Als größtes Ärgernis seiner Amtszeit nennt Thomas Frank den weitgehenden Rückzug des Bundes in der Finanzierung, obwohl man kulturpolitische Vorgaben wie Partizipation, Vermittlung, Diversität und Internationalität sehr wohl erfüllt habe. Die Entscheidung über Projektförderungen erfolge zudem stets sehr kurzfristig, was die Planungen sehr erschwere. Bei der Stadt Wien seien die Mehrjahresverträge, waren sie einmal ausverhandelt, sehr hilfreich gewesen, die Fördermittel für einzelne Projekte der Freien Szene seien allerdings “beschämend gering”.

Arbeitsbedingungen verbessert

Das brut, in dem 2014 fast 35.000 Zuschauer begrüßt wurden, habe zwar die Arbeitsbedingungen der hier auftretenden bzw. koproduzierenden Künstler verbessern können, doch sei die Prekarisierung weiter eines der zentralen Themen. Durchaus programmatisch startet daher der Abschluss-Reigen mit einem “Gespräch über die Arbeitsbedingungen in der freien Szene”. An der Debatte “Wie wir arbeiten wollen” am 6.5., 20 Uhr, nimmt auch die künftige brut-Leiterin Kira Kirsch teil.

Mangelnde Durchlässigkeit zwischen Freiem und Etabliertem

Als größtes kulturpolitisches Defizit im Wiener Theaterbereich sieht Thomas Frank die mangelnde Durchlässigkeit zwischen der Freien Szene und den etablierten Häusern. “Die Trennung der Sparten und Bereiche ist sehr zementiert. Auch etablierte Künstler der Freien Szene haben kaum je Zugang zu den Stadt- und Staatstheatern.” In Deutschland sei es mittlerweile ganz normal, dass Gruppen wie Gob Squad, Rimini Protokoll oder She She Pop auch mit großen Theatern zusammenarbeiteten: “Das führt zu einer sehr interessanten Dynamik.”

Ein dynamischer Abschied

Dynamisch soll auch der Abschied werden, obwohl acht Jahre in acht Tagen abzubilden “natürlich absolut unmöglich” sei, wie Frank lachend zugibt.
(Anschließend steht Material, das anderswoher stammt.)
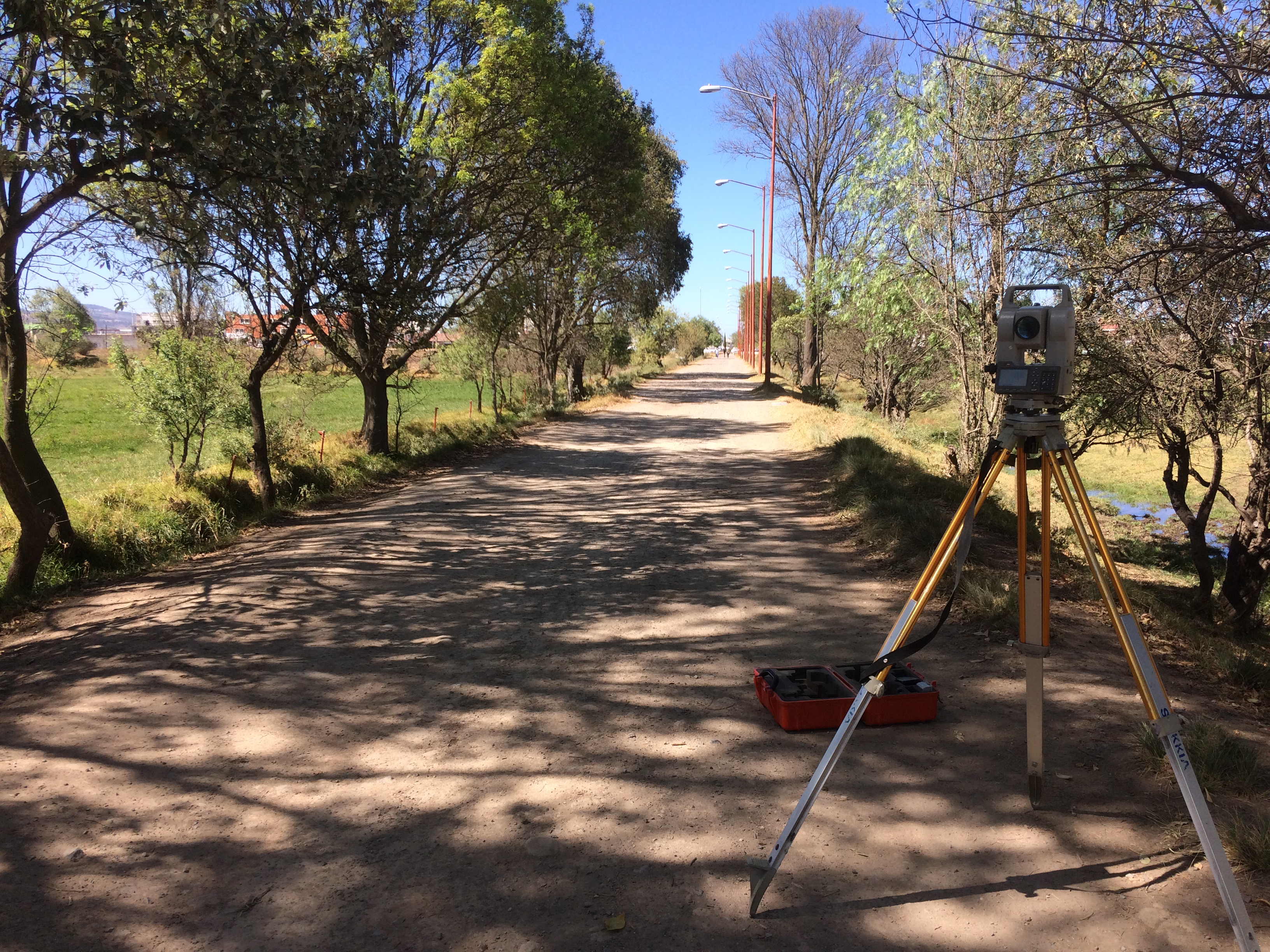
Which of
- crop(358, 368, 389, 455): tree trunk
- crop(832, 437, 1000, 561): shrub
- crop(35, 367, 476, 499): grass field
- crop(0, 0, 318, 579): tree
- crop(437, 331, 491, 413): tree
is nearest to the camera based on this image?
crop(0, 0, 318, 579): tree

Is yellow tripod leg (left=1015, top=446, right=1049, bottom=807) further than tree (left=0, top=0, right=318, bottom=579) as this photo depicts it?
No

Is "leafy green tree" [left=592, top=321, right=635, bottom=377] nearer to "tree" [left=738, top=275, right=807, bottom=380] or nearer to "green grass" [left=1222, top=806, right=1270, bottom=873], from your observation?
"tree" [left=738, top=275, right=807, bottom=380]

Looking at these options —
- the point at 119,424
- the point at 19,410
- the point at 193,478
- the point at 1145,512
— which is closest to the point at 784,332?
the point at 1145,512

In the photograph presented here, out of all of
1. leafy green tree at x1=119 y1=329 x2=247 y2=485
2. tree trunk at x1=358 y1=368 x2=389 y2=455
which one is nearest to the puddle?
tree trunk at x1=358 y1=368 x2=389 y2=455

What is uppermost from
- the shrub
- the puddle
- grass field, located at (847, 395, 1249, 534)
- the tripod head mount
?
the tripod head mount

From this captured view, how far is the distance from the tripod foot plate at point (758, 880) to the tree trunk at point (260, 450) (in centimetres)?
865

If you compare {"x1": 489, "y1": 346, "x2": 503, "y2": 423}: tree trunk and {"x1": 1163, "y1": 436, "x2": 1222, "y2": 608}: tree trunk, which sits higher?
{"x1": 489, "y1": 346, "x2": 503, "y2": 423}: tree trunk

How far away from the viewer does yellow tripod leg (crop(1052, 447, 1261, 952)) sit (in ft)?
7.01

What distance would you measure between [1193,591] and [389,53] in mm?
13030

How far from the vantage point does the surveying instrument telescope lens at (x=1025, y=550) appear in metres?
2.59

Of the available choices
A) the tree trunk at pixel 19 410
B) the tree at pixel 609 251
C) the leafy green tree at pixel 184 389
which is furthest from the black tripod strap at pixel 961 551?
the tree at pixel 609 251

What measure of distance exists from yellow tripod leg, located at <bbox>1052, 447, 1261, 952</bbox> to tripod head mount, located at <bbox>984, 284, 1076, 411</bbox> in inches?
8.8

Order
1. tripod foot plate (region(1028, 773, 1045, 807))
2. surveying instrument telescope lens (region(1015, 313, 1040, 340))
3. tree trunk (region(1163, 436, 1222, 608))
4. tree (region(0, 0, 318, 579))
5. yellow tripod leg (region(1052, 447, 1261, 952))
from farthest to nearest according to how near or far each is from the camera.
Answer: tree trunk (region(1163, 436, 1222, 608)), tree (region(0, 0, 318, 579)), tripod foot plate (region(1028, 773, 1045, 807)), surveying instrument telescope lens (region(1015, 313, 1040, 340)), yellow tripod leg (region(1052, 447, 1261, 952))

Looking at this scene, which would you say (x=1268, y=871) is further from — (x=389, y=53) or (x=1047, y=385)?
(x=389, y=53)
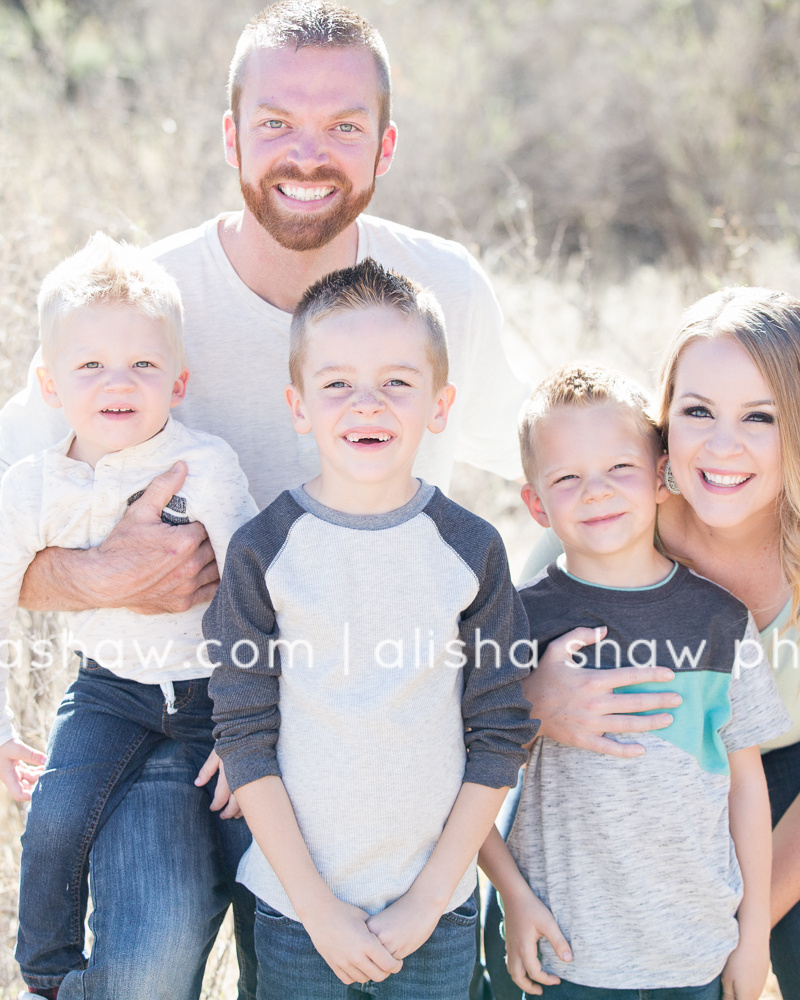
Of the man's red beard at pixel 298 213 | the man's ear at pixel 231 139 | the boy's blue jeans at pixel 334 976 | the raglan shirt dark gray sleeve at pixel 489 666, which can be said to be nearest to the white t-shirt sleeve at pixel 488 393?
the man's red beard at pixel 298 213

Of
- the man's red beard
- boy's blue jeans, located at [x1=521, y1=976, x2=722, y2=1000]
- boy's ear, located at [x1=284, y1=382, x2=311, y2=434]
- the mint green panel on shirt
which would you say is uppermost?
the man's red beard

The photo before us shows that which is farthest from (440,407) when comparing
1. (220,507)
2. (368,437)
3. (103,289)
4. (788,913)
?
(788,913)

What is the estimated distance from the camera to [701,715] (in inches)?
83.3

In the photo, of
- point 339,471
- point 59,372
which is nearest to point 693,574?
point 339,471

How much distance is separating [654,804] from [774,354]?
1.02 meters

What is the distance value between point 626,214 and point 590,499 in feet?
36.9

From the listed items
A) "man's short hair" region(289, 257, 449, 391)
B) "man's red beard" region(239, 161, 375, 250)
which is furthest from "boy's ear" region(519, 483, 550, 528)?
"man's red beard" region(239, 161, 375, 250)

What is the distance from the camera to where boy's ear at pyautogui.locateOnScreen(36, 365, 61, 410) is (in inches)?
86.6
Wichtig beim Abschlussprogramm war ihm, möglichst viele jener Künstler einzubinden, mit denen brut kontinuierlich zusammengearbeitet hatte, und nochmals alle erarbeiteten Formate herzuzeigen.

Drei Performance-Abende bei freiem Eintritt

Im Zentrum des bei freiem Eintritt zugänglichen Abschlussprogramms stehen drei Performance-Abende (9., 12. und 13. Mai), an denen über 20 Einzelprojekte gezeigt werden. Höhepunkt des Abschlussabends soll ein von SV Damenkraft, Gustav und Sissy Boy Tomka bestrittenes Revival werden, das in Originalbesetzung musikalische Auszüge aus ihrer Performance “Orlanding the Dominant” bietet. Diese musikalisch-theatralische Burlesque “war unser erster durchschlagender Erfolg und auch prägend für unseren späteren queeren Schwerpunkt”.

Frank wird vorläufig in Wien bleiben

Nach einer großen Abschiedsparty wird Thomas Frank das Staffelholz an Kira Kirsch weiterreichen. Und wo wird er künftig seine Zelte aufschlagen? “Das ist noch nicht entschieden. Vorläufig werde ich in Wien bleiben.” Fixiert ist allerdings eine zweijährige Tätigkeit als Gast-Kurator am neuen “Vaba Lava”-Performing Arts Center im estnischen Tallinn. Zentraler Punkt des ersten Programms ist eine estnische Version von “more than naked” der österreichischen Choreografin und Performerin Doris Uhlich.